Portion of the
Hubble Ultra Deep Field.
Credit: NASA, ESA, S. Beckwith (STScI)
and the
HUDF Team.
Far Distance Run Around
Jan
28, 2011
Redshift theory inhibits new
research into the age and size of
the Universe.
Two major points in Big Bang
theory are that redshift is
proportional to distance and that it
also indicates velocity. It is
assumed that the larger an object's
redshift is the farther away it is
and the faster it is moving away
from the observer. Those two ideas
led to the commonly held belief that
the Universe is expanding.
Astronomer Edwin Hubble, based on
his own observations, as well as
those of Vesto Slipher, believed
that he had observed remote galaxies
receding from the Milky Way in 1929.
His greatest surprise was not the
recession itself, but the apparent
high velocities associated with it.
It seemed as if some galaxies were
moving away at thousands of
kilometers per second.
Spectrograms from Hubble's
galactic images appeared to indicate
a "redshift" of light frequencies.
He adapted the Doppler effect (after
the Austrian physicist Christian
Doppler) to the spectra of various
galaxies. His thought was that the
change in location of "Fraunhofer
lines" (for the German physicist
Joseph von Fraunhofer) demonstrated
a shift toward the red end of the
spectrum because of galactic
recessional velocity.
Fraunhofer lines occur at certain
regions in the spectrum because
different elements absorb unique
light frequencies. If they are in a
different location, then they must
be Doppler-shifted from the
element's velocity. Hubble's
conclusion created the foundation
for galaxy-scale distance
calculations and their supposed
recessional velocities. Some
galaxies are said to be receding at
over 90 percent of light-speed.

### Problems:
#1 Write out the redshift passage word for word, from "Astronomer Edwin Hubble, based" up to and including "associated with it.".
#2 Continue the passage on redshift and Hubble's galaxy observations from the point where it ends.

### Dataset content:
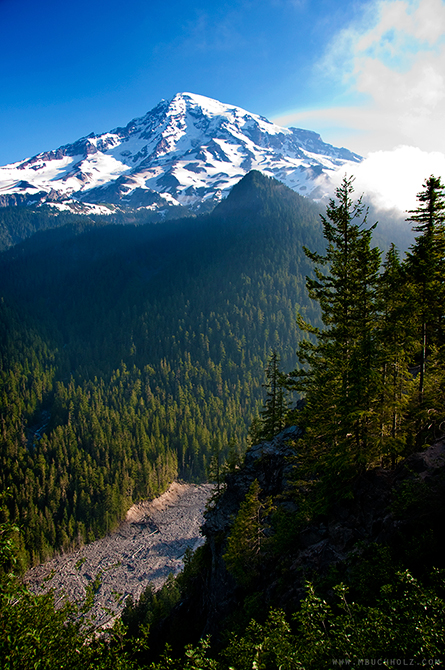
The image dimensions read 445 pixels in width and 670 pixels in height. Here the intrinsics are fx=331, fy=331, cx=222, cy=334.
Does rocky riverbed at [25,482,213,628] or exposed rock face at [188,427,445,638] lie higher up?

### Replies:
#1
Astronomer Edwin Hubble, based on
his own observations, as well as
those of Vesto Slipher, believed
that he had observed remote galaxies
receding from the Milky Way in 1929.
His greatest surprise was not the
recession itself, but the apparent
high velocities associated with it.

#2
Although many observations
contradict the consensus view, and
have been doing so for 40 years or
more, those data are ignored or
marginalized. High redshift quasars
have been located in axial alignment
with galaxies at substantially lower
redshift. Sometimes they are
connected to those lower redshift
galaxies by "bridges" of glowing gas
and dust.
According to a recent
press release, the Hubble
Space Telescope has recorded the
image of a galaxy over 13 billion
light-years distant, making it the
farthest object from Earth ever
seen. As Rychard Bouwens, co-author
of the report in the science journal
Nature article said: "These
observations provide us with our
best insights yet into the earlier
primeval objects that have yet to be
found."
In
other Picture of the Day
articles, the current theories of
large-scale structure that are based
on cosmological distance assumptions
have been brought to question.
Astronomer
Halton Arp, for instance,
interprets
galactic redshift to be
an indicator of age and not
distance.
Electric Universe theory proposes
that galaxy clusters are Birkeland
current z-pinches in superclusters
that make up a "superfamily"
hierarchy. Birkeland currents occur
in a "nest" of double helices: each
filament of electric current is a
tube consisting of filament pairs
that spiral around a common axis.
Therefore, galaxy clusters are
composed of individual galaxies,
while stars make up the galaxies.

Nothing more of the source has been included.